Correspondance de Voltaire/1758/Lettre 3646

Correspondance de Voltaire/1758
Correspondance : année 1758GarnierŒuvres complètes de Voltaire, tome 39 (p. 484-485).

3646. — À M. LE COMTE D’ARGENTAL.
Aux Délices, 28 août.

Me voilà rendu à mon ermitage des Délices, mon divin ange, après un voyage à la cour palatine, aussi agréable qu’il était nécessaire. Votre lettre, qui m’attendait, redouble le seul chagrin que je puisse avoir, en m’ôtant l’espérance de vous embrasser. Les tantes[1] et les débarbouillées sont donc d’étranges personnes ! Il ne faut pas songer à réformer des têtes aussi mal faites. D’ailleurs, mes établissements et les dépenses considérables que j’y ai faites ne me permettent pas de me transplanter.

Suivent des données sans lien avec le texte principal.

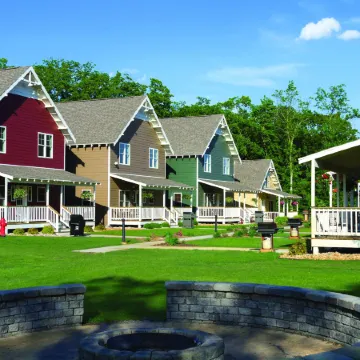 Arrowwood Resort Hotel and Conference Center - Alexandria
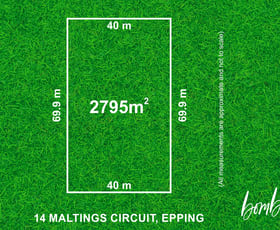 Shop & Retail commercial property sold at 14 Maltings Circuit Epping VIC 3076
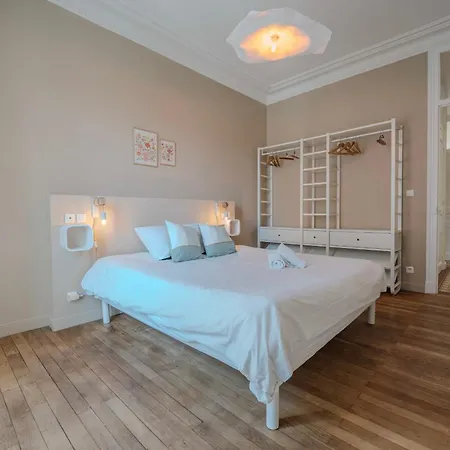 Διαμέρισμα #hw Le Mazet Hyper-centre Haussmanian *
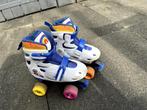 K3 rolschaatsen. Verstelbaar maat 30-33, Ophalen, Kinderen, Verstelbaar, Gebruikt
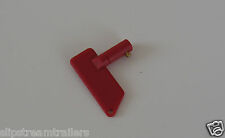 REPLACEMENT ISOLATOR CUT OFF KEY FOR IFOR WILLIAMS TIPPER TRAILERS TT85 TT105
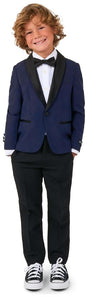OppoSuits Boys' Tuxedos BOYS Midnight Blue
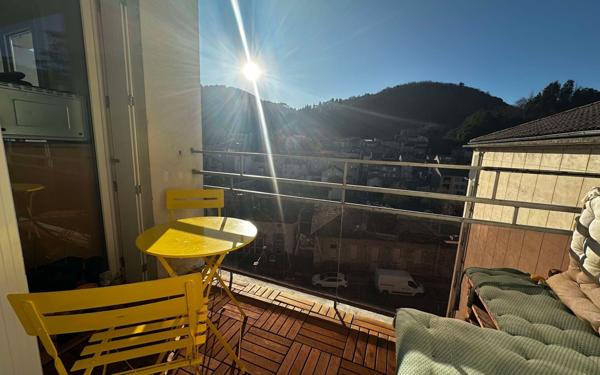 Appartement à louer    3 pièces • 61,29 m2 Vals-les-Bains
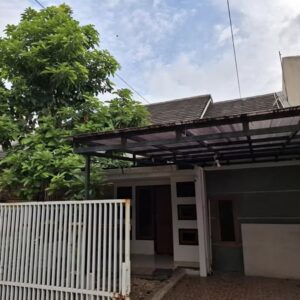 [RBT127] Rumah di Cisaranten Kulon Arcamanik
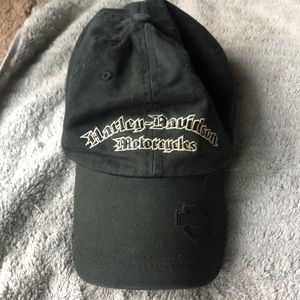 Harley Davidson baseball cap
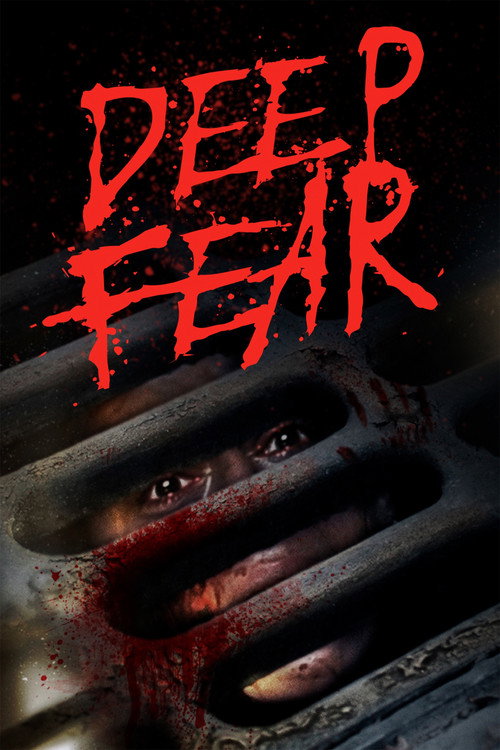 Poster for Deep Fear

J’avais voulu acheter une terre, uniquement dans la vue d’avoir un bien solide que je pusse laisser à mes héritiers, comptant fort peu sur la nature des autres biens qui peuvent périr en un jour ; mais cela est encore aussi difficile que de faire entendre raison à des dévotes.

Je me flatte que votre ami[2] a parlé de lui-même : je serais fâché qu’on crût que je l’ai prié de faire cette démarche ; mais je n’en aurais pas moins d’obligation à vos bontés et aux siennes. Vous avez donc aussi des coliques, mon respectable ami ! Ce serait bien le cas de venir consulter Tronchin, en dépit des tantes ; mais ces mêmes coliques vous empêchent de venir dans le temple d’Épidaure, et c’est ce qui me désespère. Je vous conjure de me mander des nouvelles de votre santé ; ne me laissez pas sans consolation.

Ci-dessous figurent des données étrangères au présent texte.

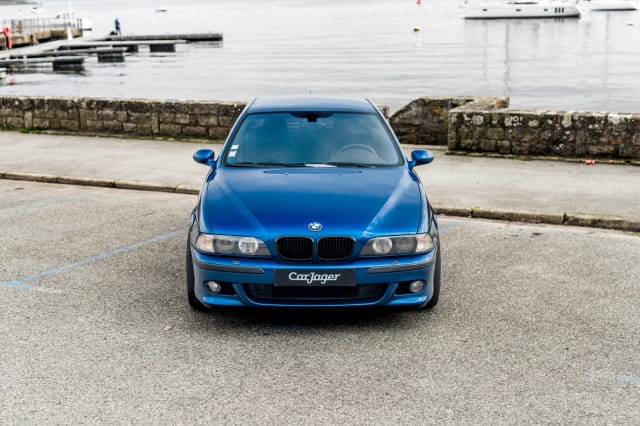 BMW M5 E39 2000 occasion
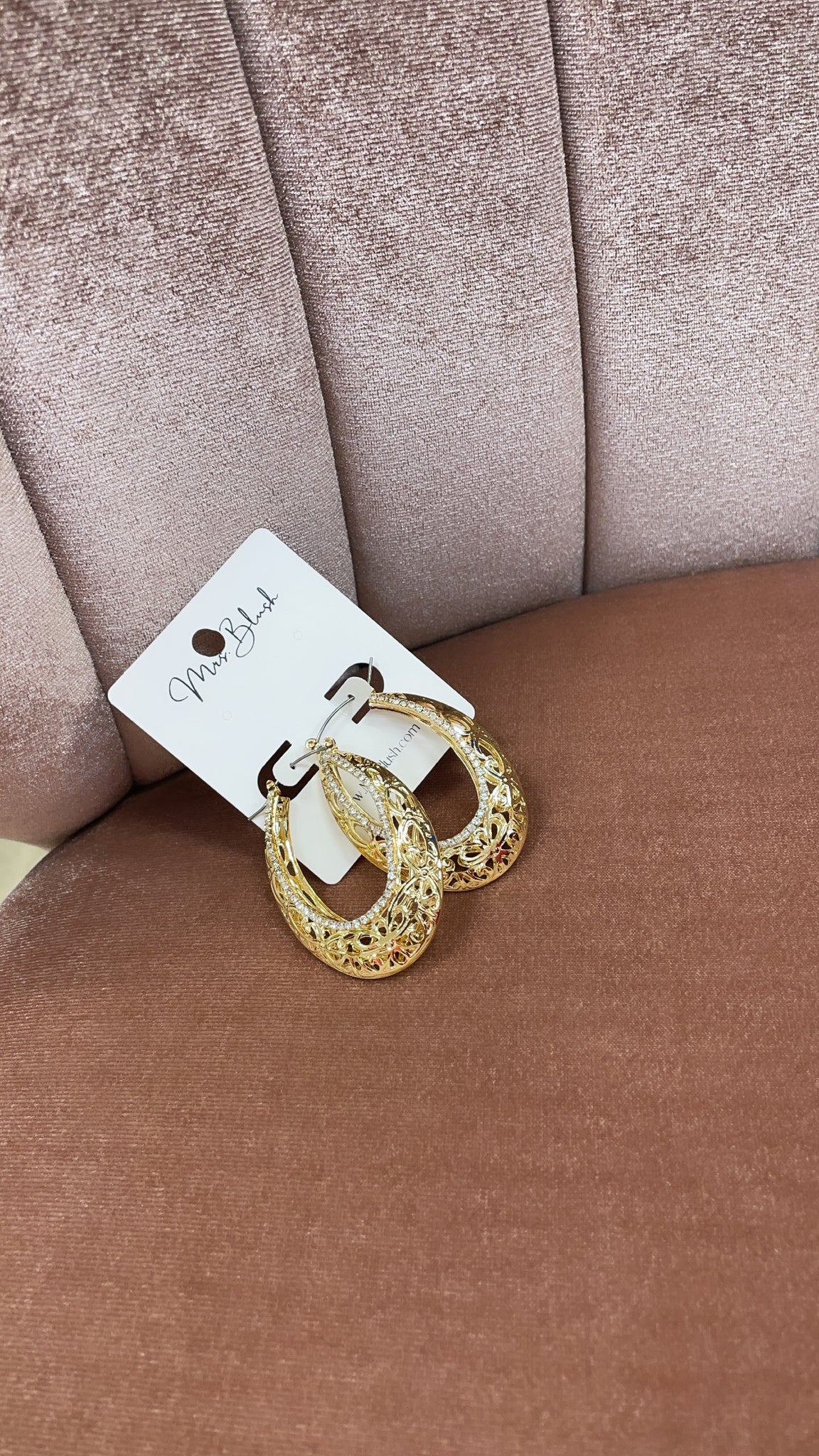 CASSANDRA EARRINGS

Mme du Boccage vous a donc montré notre Femme qui a raison. Elle nous a amusés en Savoie ; mais il se pourrait, à toute force, que le goût des Parisiens fût un peu différent de celui des Savoyards. Mme Denis ne m’a point encore fait voir vos commentaires critiques. Je ne crois pas, en général, que Fanime et Mme Durn[3] soient des personnes bien merveilleuses : elles peuvent avoir quelque succès par le mérite des actrices ; mais entre le succès et la gloire la différence est grande. Je connais des armées et des généraux qui n’ont eu ni l’un ni l’autre. Toutes les pièces des Français sont aujourd’hui sifflées de l’Europe. On dit que nous n’avons ni auteurs, ni acteurs, ni argent pour payer les places. Nous voilà in fece Romuli. Où est le temps où l’on donnait Iphigènie au retour de la campagne de 1672 ?

Il ne faut songer qu’à vivre dans la retraite ; et, si les choses continuent à aller du même train, on n’aura plus même de quoi y vivre. Comment se porte Mme d’Argental ? Mille tendres respects à tous les anges. Mme Denis et Mme de Fontaine vous font mille compliments ; et moi, je suis pénétré de reconnaissance.

  1. Allusion à Mme de Grolée.
  2. Le chevalier de Chauvelin, qui portait le titre de marquis depuis son mariage.
  3. Personnage de la Femme qui a raison ; voyez tome IV.